1. In women with early stage breast cancer and discordant genomic and clinical risk, the 5-year survival rate without distant metastasis was 94.7%.
2. Approximately 46% of women with breast cancer who are at high clinical risk might not require chemotherapy.
Evidence Rating Level: 1 (Excellent)
Study Rundown: Women with early stage breast cancer are chosen carefully for treatment with adjuvant chemotherapy. These decisions are based on tumour and patient characteristics. Algorithms have been made to aid in this process but do not take into consideration genetic tumour characteristics. The 70-gene signature (MammaPrint) test classifies tumours into those with good or poor prognosis. This randomized phase-3 study sought to provide evidence for the clinical utility of the addition of the 70-gene signature to standard clinical-pathological criteria in selecting patients for adjuvant chemotherapy.

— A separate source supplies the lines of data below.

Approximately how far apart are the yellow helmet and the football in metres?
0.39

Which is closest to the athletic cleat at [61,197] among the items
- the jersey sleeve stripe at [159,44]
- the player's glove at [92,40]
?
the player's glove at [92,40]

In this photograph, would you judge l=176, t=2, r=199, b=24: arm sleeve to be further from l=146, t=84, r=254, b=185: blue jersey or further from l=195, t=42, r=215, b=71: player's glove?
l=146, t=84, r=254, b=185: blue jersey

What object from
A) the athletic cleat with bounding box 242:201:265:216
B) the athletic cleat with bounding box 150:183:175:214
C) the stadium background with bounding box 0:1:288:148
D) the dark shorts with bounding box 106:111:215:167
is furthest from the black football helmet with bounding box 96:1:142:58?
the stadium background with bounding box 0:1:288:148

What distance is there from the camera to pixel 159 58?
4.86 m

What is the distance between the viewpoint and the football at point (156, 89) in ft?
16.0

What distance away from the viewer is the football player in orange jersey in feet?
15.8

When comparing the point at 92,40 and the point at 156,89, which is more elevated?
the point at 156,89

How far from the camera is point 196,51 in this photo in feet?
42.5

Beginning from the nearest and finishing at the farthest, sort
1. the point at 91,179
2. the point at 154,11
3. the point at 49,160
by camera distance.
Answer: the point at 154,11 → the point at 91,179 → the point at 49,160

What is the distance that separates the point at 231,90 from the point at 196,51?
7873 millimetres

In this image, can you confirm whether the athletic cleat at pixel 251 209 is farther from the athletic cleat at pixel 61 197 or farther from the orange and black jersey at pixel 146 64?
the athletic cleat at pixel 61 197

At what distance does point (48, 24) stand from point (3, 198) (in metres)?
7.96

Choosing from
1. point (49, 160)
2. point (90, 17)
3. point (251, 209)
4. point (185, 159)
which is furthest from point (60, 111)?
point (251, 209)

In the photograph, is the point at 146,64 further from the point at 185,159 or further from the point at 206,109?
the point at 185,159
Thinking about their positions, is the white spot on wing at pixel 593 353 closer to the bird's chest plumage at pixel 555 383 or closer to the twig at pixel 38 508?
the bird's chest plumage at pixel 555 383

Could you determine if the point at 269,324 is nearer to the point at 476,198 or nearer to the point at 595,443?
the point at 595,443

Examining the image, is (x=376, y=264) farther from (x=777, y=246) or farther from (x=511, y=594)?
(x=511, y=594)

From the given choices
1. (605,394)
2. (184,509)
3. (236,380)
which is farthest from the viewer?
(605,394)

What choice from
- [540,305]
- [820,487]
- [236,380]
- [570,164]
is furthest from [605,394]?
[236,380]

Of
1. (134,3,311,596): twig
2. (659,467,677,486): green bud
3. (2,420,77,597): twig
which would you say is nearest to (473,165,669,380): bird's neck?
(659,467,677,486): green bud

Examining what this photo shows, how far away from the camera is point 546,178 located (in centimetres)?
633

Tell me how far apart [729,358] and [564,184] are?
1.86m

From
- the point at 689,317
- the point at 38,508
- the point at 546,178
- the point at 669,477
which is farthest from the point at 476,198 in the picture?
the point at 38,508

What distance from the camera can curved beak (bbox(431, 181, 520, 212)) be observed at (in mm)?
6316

In women with early stage breast cancer and discordant genomic and clinical risk (low genomic, high clinical risk) the 5-year survival rate without distant metastasis was 94.7% in those who did not receive chemotherapy. There was a higher absolute difference in survival rates between patients who did not receive chemotherapy compared to those who did. There were similar rates of survival in patients who had estrogen-receptor-positive, human epidermal growth factor receptor 2-negative and either node-negative or node positive disease. Strengths of this study include good follow-up for 5 years post-diagnosis and study of a novel genetic test. Further follow-up would be required to determine if the 70-gene signature test impacts mortality.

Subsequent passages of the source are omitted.